## [与えられた指示]
以下の行をすべて、一字一句違えずにそのまま書き写してください。

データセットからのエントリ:
========================================================================

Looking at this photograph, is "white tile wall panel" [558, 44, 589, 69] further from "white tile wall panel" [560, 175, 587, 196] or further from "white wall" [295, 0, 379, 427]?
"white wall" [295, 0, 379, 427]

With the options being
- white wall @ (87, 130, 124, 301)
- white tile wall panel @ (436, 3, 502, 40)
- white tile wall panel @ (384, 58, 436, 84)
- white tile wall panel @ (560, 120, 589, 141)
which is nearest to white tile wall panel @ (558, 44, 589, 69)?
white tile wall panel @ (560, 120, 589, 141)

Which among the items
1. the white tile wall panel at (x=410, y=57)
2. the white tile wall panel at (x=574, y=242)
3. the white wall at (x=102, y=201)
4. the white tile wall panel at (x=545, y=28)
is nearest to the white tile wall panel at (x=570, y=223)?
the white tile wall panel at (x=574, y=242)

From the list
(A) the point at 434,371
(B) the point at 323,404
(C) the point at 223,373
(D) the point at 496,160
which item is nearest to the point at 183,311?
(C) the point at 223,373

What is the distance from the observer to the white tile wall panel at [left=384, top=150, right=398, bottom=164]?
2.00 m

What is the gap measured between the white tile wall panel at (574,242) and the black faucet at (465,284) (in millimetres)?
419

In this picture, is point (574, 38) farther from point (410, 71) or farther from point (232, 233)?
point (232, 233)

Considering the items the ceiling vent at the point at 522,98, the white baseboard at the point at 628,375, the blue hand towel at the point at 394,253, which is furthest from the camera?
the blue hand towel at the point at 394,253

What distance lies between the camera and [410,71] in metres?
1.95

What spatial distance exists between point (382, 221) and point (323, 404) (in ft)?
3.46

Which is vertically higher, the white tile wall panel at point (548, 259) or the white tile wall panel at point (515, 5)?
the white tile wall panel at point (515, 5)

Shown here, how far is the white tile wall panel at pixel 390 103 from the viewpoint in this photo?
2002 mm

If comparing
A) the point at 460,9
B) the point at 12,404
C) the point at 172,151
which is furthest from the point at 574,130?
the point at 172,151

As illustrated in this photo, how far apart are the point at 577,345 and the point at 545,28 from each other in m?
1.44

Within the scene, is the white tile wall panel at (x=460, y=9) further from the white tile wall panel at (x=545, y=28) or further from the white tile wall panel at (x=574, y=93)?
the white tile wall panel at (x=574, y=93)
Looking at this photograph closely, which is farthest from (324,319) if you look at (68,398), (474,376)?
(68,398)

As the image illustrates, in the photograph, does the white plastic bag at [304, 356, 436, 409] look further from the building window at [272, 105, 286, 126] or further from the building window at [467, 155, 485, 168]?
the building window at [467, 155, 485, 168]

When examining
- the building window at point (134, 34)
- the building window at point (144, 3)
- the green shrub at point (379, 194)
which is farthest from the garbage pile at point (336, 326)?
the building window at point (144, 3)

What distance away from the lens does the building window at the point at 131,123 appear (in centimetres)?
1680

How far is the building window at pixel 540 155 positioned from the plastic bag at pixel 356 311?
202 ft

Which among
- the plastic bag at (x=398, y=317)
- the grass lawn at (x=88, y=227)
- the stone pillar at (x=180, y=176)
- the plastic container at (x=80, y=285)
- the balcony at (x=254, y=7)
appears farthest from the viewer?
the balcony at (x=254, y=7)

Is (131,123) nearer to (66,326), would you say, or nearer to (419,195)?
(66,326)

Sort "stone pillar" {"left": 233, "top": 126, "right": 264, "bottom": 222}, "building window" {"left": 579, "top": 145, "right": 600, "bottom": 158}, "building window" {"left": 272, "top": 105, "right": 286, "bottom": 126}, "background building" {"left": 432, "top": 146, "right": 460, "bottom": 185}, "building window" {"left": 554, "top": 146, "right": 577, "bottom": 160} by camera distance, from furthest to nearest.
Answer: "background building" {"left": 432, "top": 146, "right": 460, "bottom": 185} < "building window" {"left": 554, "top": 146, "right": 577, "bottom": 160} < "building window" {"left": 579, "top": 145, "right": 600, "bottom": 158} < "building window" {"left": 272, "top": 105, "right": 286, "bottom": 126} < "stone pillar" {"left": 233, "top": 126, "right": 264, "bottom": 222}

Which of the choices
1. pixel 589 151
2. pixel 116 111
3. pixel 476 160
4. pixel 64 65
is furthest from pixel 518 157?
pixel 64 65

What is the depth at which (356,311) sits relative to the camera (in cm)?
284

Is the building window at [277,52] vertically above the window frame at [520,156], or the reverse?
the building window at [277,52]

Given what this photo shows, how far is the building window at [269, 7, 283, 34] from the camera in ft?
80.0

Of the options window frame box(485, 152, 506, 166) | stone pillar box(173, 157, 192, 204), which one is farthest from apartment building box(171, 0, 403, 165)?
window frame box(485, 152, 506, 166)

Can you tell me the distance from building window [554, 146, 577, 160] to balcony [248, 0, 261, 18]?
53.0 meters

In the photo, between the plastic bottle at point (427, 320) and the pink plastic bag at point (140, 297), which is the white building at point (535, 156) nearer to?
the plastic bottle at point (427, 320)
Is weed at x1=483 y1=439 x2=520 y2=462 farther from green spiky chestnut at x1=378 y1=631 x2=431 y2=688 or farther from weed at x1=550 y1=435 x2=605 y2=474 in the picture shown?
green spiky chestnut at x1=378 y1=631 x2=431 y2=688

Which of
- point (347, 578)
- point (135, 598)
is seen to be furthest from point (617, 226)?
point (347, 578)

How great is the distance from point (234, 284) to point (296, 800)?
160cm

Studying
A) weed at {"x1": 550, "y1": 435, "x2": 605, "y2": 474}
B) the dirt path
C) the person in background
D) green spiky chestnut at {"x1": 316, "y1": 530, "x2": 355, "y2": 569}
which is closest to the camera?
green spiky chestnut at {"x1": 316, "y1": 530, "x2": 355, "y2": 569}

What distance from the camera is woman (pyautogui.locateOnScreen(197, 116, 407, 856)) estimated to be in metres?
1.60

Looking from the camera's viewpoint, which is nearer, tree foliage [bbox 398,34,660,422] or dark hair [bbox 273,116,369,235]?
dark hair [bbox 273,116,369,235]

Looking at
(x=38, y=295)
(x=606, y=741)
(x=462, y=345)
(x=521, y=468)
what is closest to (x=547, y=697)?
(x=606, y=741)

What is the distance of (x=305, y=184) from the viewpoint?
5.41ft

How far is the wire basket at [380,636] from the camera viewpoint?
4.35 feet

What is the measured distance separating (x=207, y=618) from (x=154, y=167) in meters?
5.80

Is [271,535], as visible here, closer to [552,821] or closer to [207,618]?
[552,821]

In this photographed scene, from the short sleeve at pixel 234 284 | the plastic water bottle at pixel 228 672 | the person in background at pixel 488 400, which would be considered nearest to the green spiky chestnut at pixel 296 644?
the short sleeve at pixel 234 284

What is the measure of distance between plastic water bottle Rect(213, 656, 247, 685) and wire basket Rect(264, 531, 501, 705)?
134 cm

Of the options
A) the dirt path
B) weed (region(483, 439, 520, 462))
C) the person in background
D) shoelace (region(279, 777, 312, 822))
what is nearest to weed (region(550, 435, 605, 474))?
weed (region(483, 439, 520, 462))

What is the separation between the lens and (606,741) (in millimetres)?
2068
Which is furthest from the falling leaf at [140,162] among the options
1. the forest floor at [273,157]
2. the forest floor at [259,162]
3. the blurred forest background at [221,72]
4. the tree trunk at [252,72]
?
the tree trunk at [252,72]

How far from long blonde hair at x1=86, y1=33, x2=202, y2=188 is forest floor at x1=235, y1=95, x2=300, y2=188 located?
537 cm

========================================================================

## [記述回答]
Looking at this photograph, is "white tile wall panel" [558, 44, 589, 69] further from "white tile wall panel" [560, 175, 587, 196] or further from "white wall" [295, 0, 379, 427]?
"white wall" [295, 0, 379, 427]

With the options being
- white wall @ (87, 130, 124, 301)
- white tile wall panel @ (436, 3, 502, 40)
- white tile wall panel @ (384, 58, 436, 84)
- white tile wall panel @ (560, 120, 589, 141)
which is nearest to white tile wall panel @ (558, 44, 589, 69)?
white tile wall panel @ (560, 120, 589, 141)

Which among the items
1. the white tile wall panel at (x=410, y=57)
2. the white tile wall panel at (x=574, y=242)
3. the white wall at (x=102, y=201)
4. the white tile wall panel at (x=545, y=28)
is nearest to the white tile wall panel at (x=570, y=223)?
the white tile wall panel at (x=574, y=242)

From the list
(A) the point at 434,371
(B) the point at 323,404
(C) the point at 223,373
(D) the point at 496,160
which item is nearest to the point at 183,311?
(C) the point at 223,373

What is the distance from the observer to the white tile wall panel at [left=384, top=150, right=398, bottom=164]?
2.00 m

What is the gap measured between the white tile wall panel at (574,242) and the black faucet at (465,284) (in millimetres)?
419

In this picture, is point (574, 38) farther from point (410, 71) or farther from point (232, 233)?
point (232, 233)

Considering the items the ceiling vent at the point at 522,98, the white baseboard at the point at 628,375, the blue hand towel at the point at 394,253, which is furthest from the camera?
the blue hand towel at the point at 394,253

What distance lies between the camera and [410,71] in metres?
1.95

What spatial distance exists between point (382, 221) and point (323, 404) (in ft)?
3.46

Which is vertically higher, the white tile wall panel at point (548, 259) or the white tile wall panel at point (515, 5)?
the white tile wall panel at point (515, 5)

Shown here, how far is the white tile wall panel at pixel 390 103 from the viewpoint in this photo?
2002 mm

If comparing
A) the point at 460,9
B) the point at 12,404
C) the point at 172,151
which is furthest from the point at 574,130?
the point at 172,151

As illustrated in this photo, how far apart are the point at 577,345 and the point at 545,28 from each other in m?
1.44

Within the scene, is the white tile wall panel at (x=460, y=9) further from the white tile wall panel at (x=545, y=28) or further from the white tile wall panel at (x=574, y=93)?
the white tile wall panel at (x=574, y=93)
Looking at this photograph closely, which is farthest from (324,319) if you look at (68,398), (474,376)?
(68,398)

As the image illustrates, in the photograph, does the white plastic bag at [304, 356, 436, 409] look further from the building window at [272, 105, 286, 126] or further from the building window at [467, 155, 485, 168]?
the building window at [467, 155, 485, 168]

When examining
- the building window at point (134, 34)
- the building window at point (144, 3)
- the green shrub at point (379, 194)
which is farthest from the garbage pile at point (336, 326)?
the building window at point (144, 3)

What distance away from the lens does the building window at the point at 131,123 appear (in centimetres)?
1680

How far is the building window at pixel 540 155 positioned from the plastic bag at pixel 356 311?
202 ft

Which among
- the plastic bag at (x=398, y=317)
- the grass lawn at (x=88, y=227)
- the stone pillar at (x=180, y=176)
- the plastic container at (x=80, y=285)
- the balcony at (x=254, y=7)
appears farthest from the viewer?
the balcony at (x=254, y=7)

Is (131,123) nearer to (66,326), would you say, or nearer to (419,195)?
(66,326)

Sort "stone pillar" {"left": 233, "top": 126, "right": 264, "bottom": 222}, "building window" {"left": 579, "top": 145, "right": 600, "bottom": 158}, "building window" {"left": 272, "top": 105, "right": 286, "bottom": 126}, "background building" {"left": 432, "top": 146, "right": 460, "bottom": 185}, "building window" {"left": 554, "top": 146, "right": 577, "bottom": 160} by camera distance, from furthest to nearest.
Answer: "background building" {"left": 432, "top": 146, "right": 460, "bottom": 185} < "building window" {"left": 554, "top": 146, "right": 577, "bottom": 160} < "building window" {"left": 579, "top": 145, "right": 600, "bottom": 158} < "building window" {"left": 272, "top": 105, "right": 286, "bottom": 126} < "stone pillar" {"left": 233, "top": 126, "right": 264, "bottom": 222}

Which of the choices
1. pixel 589 151
2. pixel 116 111
3. pixel 476 160
4. pixel 64 65
is furthest from pixel 518 157?
pixel 64 65

What is the depth at which (356,311) sits relative to the camera (in cm)?
284

Is the building window at [277,52] vertically above the window frame at [520,156], or the reverse?
the building window at [277,52]

Given what this photo shows, how far is the building window at [269, 7, 283, 34] from the camera in ft?
80.0

Of the options window frame box(485, 152, 506, 166) | stone pillar box(173, 157, 192, 204), which one is farthest from apartment building box(171, 0, 403, 165)?
window frame box(485, 152, 506, 166)

Can you tell me the distance from building window [554, 146, 577, 160] to balcony [248, 0, 261, 18]?
53.0 meters

In the photo, between the plastic bottle at point (427, 320) and the pink plastic bag at point (140, 297), which is the white building at point (535, 156) nearer to?
the plastic bottle at point (427, 320)
Is weed at x1=483 y1=439 x2=520 y2=462 farther from green spiky chestnut at x1=378 y1=631 x2=431 y2=688 or farther from weed at x1=550 y1=435 x2=605 y2=474 in the picture shown?
green spiky chestnut at x1=378 y1=631 x2=431 y2=688

Which of
- point (347, 578)
- point (135, 598)
is seen to be furthest from point (617, 226)?
point (347, 578)

How great is the distance from point (234, 284) to point (296, 800)?
160cm

Studying
A) weed at {"x1": 550, "y1": 435, "x2": 605, "y2": 474}
B) the dirt path
C) the person in background
D) green spiky chestnut at {"x1": 316, "y1": 530, "x2": 355, "y2": 569}
which is closest to the camera?
green spiky chestnut at {"x1": 316, "y1": 530, "x2": 355, "y2": 569}

What distance from the camera is woman (pyautogui.locateOnScreen(197, 116, 407, 856)) estimated to be in metres?
1.60

Looking from the camera's viewpoint, which is nearer, tree foliage [bbox 398,34,660,422] or dark hair [bbox 273,116,369,235]?
dark hair [bbox 273,116,369,235]

Looking at
(x=38, y=295)
(x=606, y=741)
(x=462, y=345)
(x=521, y=468)
what is closest to (x=547, y=697)?
(x=606, y=741)

What is the distance of (x=305, y=184) from the viewpoint?
5.41ft

How far is the wire basket at [380,636] from the camera viewpoint?
4.35 feet

What is the measured distance separating (x=207, y=618) from (x=154, y=167) in meters?
5.80

Is [271,535], as visible here, closer to [552,821] or closer to [207,618]?
[552,821]

In this photographed scene, from the short sleeve at pixel 234 284 | the plastic water bottle at pixel 228 672 | the person in background at pixel 488 400, which would be considered nearest to the green spiky chestnut at pixel 296 644?
the short sleeve at pixel 234 284

What is the measure of distance between plastic water bottle Rect(213, 656, 247, 685) and wire basket Rect(264, 531, 501, 705)?
134 cm

Of the options
A) the dirt path
B) weed (region(483, 439, 520, 462))
C) the person in background
D) shoelace (region(279, 777, 312, 822))
what is nearest to weed (region(550, 435, 605, 474))?
weed (region(483, 439, 520, 462))

What is the separation between the lens and (606,741) (in millimetres)?
2068
Which is furthest from the falling leaf at [140,162] among the options
1. the forest floor at [273,157]
2. the forest floor at [259,162]
3. the blurred forest background at [221,72]
4. the tree trunk at [252,72]
?
the tree trunk at [252,72]

How far from long blonde hair at x1=86, y1=33, x2=202, y2=188 is forest floor at x1=235, y1=95, x2=300, y2=188 located?
537 cm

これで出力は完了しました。